Job: Please select each line in the records below that contains the word "options", and copy those lines.

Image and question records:
((

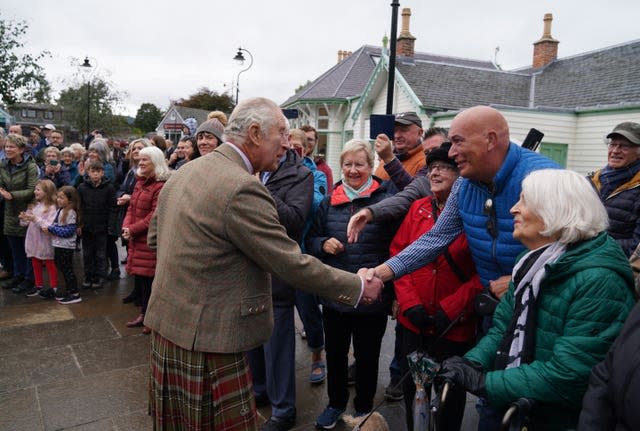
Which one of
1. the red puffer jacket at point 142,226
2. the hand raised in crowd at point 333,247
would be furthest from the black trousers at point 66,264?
the hand raised in crowd at point 333,247

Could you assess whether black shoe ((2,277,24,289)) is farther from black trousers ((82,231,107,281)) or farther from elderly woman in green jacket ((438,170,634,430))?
elderly woman in green jacket ((438,170,634,430))

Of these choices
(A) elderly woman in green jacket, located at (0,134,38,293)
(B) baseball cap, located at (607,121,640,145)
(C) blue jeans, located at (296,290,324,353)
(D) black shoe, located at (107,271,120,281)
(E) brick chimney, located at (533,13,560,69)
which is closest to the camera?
(B) baseball cap, located at (607,121,640,145)

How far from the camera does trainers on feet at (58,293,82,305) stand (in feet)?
20.2

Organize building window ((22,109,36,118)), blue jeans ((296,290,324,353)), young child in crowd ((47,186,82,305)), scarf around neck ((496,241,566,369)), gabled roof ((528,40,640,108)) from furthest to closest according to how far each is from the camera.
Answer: building window ((22,109,36,118))
gabled roof ((528,40,640,108))
young child in crowd ((47,186,82,305))
blue jeans ((296,290,324,353))
scarf around neck ((496,241,566,369))

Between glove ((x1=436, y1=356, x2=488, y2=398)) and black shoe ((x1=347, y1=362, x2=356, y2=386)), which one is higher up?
glove ((x1=436, y1=356, x2=488, y2=398))

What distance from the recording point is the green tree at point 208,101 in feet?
184

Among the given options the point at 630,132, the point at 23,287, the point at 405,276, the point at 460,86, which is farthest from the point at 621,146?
the point at 460,86

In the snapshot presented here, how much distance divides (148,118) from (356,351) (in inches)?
3196

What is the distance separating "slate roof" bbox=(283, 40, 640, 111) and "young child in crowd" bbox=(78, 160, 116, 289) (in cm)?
1057

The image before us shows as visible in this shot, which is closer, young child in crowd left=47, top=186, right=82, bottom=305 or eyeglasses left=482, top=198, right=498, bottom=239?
eyeglasses left=482, top=198, right=498, bottom=239

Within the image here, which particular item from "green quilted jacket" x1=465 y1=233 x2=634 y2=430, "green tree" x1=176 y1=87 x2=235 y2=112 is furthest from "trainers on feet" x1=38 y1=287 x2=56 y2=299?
"green tree" x1=176 y1=87 x2=235 y2=112

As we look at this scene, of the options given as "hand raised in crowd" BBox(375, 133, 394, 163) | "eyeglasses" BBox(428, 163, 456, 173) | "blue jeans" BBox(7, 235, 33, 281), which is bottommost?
"blue jeans" BBox(7, 235, 33, 281)

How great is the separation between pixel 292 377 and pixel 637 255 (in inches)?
91.1

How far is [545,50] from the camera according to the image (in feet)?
67.7
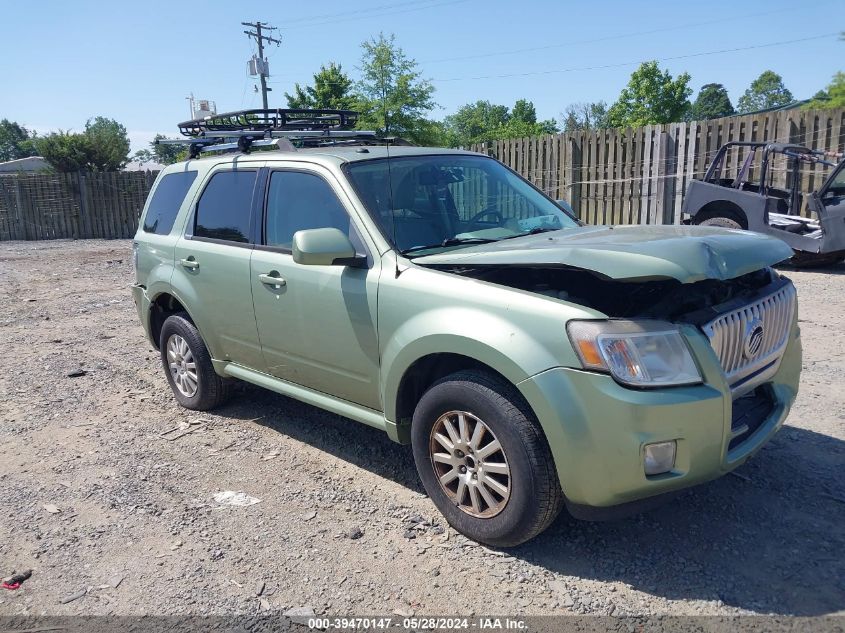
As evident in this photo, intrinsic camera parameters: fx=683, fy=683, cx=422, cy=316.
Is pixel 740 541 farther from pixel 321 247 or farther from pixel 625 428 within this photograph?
pixel 321 247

))

Solution to this problem:
Among the given options the point at 630,132, the point at 23,287, the point at 405,276, the point at 460,86, which is farthest from the point at 621,146?
As we look at this scene, of the options given as "hand raised in crowd" BBox(375, 133, 394, 163) | "eyeglasses" BBox(428, 163, 456, 173) | "blue jeans" BBox(7, 235, 33, 281), which is bottommost?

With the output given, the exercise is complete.